*** Data records

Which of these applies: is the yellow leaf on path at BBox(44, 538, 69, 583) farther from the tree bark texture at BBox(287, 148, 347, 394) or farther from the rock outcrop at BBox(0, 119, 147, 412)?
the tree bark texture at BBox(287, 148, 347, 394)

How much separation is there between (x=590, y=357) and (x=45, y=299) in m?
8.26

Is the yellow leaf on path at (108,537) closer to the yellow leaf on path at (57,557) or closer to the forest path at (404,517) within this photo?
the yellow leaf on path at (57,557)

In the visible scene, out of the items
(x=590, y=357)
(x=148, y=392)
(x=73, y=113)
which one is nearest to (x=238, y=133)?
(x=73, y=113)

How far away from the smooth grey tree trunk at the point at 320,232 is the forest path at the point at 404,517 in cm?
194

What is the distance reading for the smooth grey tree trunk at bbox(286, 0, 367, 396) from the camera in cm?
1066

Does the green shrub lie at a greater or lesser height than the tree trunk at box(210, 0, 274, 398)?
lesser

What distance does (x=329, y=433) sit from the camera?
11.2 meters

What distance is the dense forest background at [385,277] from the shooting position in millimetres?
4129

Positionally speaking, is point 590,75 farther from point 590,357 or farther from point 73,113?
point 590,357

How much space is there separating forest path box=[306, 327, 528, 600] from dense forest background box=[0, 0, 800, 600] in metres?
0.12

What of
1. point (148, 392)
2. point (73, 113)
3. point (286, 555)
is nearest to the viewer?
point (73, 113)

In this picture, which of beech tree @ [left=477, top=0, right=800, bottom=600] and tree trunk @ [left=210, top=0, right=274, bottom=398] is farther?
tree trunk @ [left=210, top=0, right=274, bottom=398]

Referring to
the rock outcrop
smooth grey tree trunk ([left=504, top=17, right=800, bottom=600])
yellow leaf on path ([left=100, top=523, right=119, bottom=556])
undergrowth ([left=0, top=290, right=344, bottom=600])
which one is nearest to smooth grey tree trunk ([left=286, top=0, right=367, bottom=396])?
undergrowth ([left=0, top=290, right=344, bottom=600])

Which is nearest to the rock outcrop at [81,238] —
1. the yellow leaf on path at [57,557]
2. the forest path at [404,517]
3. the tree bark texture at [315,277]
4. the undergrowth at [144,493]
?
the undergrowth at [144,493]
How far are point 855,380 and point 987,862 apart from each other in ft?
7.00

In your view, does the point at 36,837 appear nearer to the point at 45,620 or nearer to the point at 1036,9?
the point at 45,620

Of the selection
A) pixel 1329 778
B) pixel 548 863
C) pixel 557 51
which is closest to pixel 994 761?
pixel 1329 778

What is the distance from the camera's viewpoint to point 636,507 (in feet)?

******

### Written task
Reproduce every one of the lines above word for word, changing nothing.

### Solution for this task
Which of these applies: is the yellow leaf on path at BBox(44, 538, 69, 583) farther from the tree bark texture at BBox(287, 148, 347, 394) or farther from the rock outcrop at BBox(0, 119, 147, 412)?
the tree bark texture at BBox(287, 148, 347, 394)

How much separation is there between (x=590, y=357) and (x=45, y=299) in m?
8.26

Is the yellow leaf on path at (108,537) closer to the yellow leaf on path at (57,557) or closer to the forest path at (404,517) within this photo?
the yellow leaf on path at (57,557)

In the visible scene, out of the items
(x=590, y=357)
(x=148, y=392)
(x=73, y=113)
which one is nearest to (x=238, y=133)?
(x=73, y=113)

How far away from the smooth grey tree trunk at the point at 320,232 is the forest path at the point at 404,517 in cm?
194

What is the distance reading for the smooth grey tree trunk at bbox(286, 0, 367, 396) from the camera in cm?
1066

Does the green shrub lie at a greater or lesser height than the tree trunk at box(210, 0, 274, 398)?
lesser

What distance does (x=329, y=433) sit from the camera?
11.2 meters

What distance is the dense forest background at [385,277] from the shooting position in millimetres?
4129

Positionally speaking, is point 590,75 farther from point 590,357 or farther from point 73,113?
point 590,357

How much space is there separating forest path box=[306, 327, 528, 600] from dense forest background box=[0, 0, 800, 600] in metres?
0.12

What of
1. point (148, 392)
2. point (73, 113)
3. point (286, 555)
is nearest to the viewer?
point (73, 113)

In this picture, which of beech tree @ [left=477, top=0, right=800, bottom=600] and tree trunk @ [left=210, top=0, right=274, bottom=398] is farther?
tree trunk @ [left=210, top=0, right=274, bottom=398]

Referring to
the rock outcrop
smooth grey tree trunk ([left=504, top=17, right=800, bottom=600])
yellow leaf on path ([left=100, top=523, right=119, bottom=556])
undergrowth ([left=0, top=290, right=344, bottom=600])
which one is nearest to smooth grey tree trunk ([left=286, top=0, right=367, bottom=396])?
undergrowth ([left=0, top=290, right=344, bottom=600])

Which is nearest to the rock outcrop at [81,238] —
1. the yellow leaf on path at [57,557]
2. the forest path at [404,517]
3. the tree bark texture at [315,277]
4. the undergrowth at [144,493]
?
the undergrowth at [144,493]
How far are point 855,380 and point 987,862 apart from each other in ft?
7.00

In your view, does the point at 36,837 appear nearer to the point at 45,620 or nearer to the point at 1036,9?
the point at 45,620

Of the selection
A) pixel 1329 778
B) pixel 548 863
C) pixel 557 51
which is closest to pixel 994 761?
pixel 1329 778

What is the distance from the camera's viewpoint to point 636,507 (in feet)?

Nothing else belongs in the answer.